Scientific classification
- Kingdom: Plantae
- Clade: Embryophytes
- Clade: Tracheophytes
- Clade: Spermatophytes
- Clade: Angiosperms
- Clade: Eudicots
- Clade: Asterids
- Order: Ericales
- Family: Polemoniaceae
- Genus: Aliciella
- Species: A. subnuda
- Binomial name: Aliciella subnuda (Torr. ex A.Gray) J.M.Porter
- Synonyms: Gilia subnuda ; Gilia superba ;

= Aliciella subnuda =

- Genus: Aliciella
- Species: subnuda
- Authority: (Torr. ex A.Gray) J.M.Porter

Plant species in the phlox family

Aliciella subnuda (synonym Gilia subnuda, common name - coral gilia or carmine gilia) is a biennial or perennial plant in the phlox family (Polemoniaceae) found in the Colorado Plateau and Canyonlands region of the southwestern United States.

==Description==

===Growth pattern===
It is a 6 to 20 in biennial or perennial plant growing from a basal rosette.

Sticky leaves and stems catch blowing sand and dirt giving them a sandy coating.

===Leaves and stems===
3/4 to 3+3/4 in lobed leaves are spatula shaped or egg shaped with sticky hairs.

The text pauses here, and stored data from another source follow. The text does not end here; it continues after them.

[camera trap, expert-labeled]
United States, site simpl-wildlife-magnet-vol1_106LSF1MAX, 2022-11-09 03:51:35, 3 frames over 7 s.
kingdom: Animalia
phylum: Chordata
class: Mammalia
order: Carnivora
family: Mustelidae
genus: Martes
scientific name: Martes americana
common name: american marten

Stems are thin and sticky.

===Inflorescence and fruit===
It blooms from May to July. Clustering at the ends of the stems, reddish or carmine flowers have a 3/8 to 3/4 in long corolla tube flaring to 5 lobes.

==Taxonomy==
Gilia subnuda was scientifically described and named in 1870 by Asa Gray, who credited the work of John Torrey. It was moved out of genus Gilia and into Aliciella as Aliciella subnuda in 1998 by James Mark Porter. Togeather with its genus it is classified in the Polemoniaceae family and the species has five botanical synonyms.

Table of Synonyms
| Name | Year | Rank | Notes |
| Gilia subnuda Torr. ex A.Gray | 1870 | species | ≡ hom. |
| Gilia subnuda subsp. haydenii Brand | 1907 | subspecies | = het. |
| Gilia subnuda subsp. superba Brand | 1907 | subspecies | ≡ hom. |
| Gilia superba Eastw. | 1893 | species | ≡ hom., nom. illeg. |
| Navarretia subnuda (Torr. ex A.Gray) Kuntze | 1891 | species | ≡ hom. |
Notes: ≡ homotypic synonym; = heterotypic synonym

==Habitat and range==
It can be found in warm desert shrub, pinyon juniper woodland, and ponderosa pine forest communities across the southwestern United States.

==Ecological and human interactions==
Flowers are pollinated by bees and hummingbirds.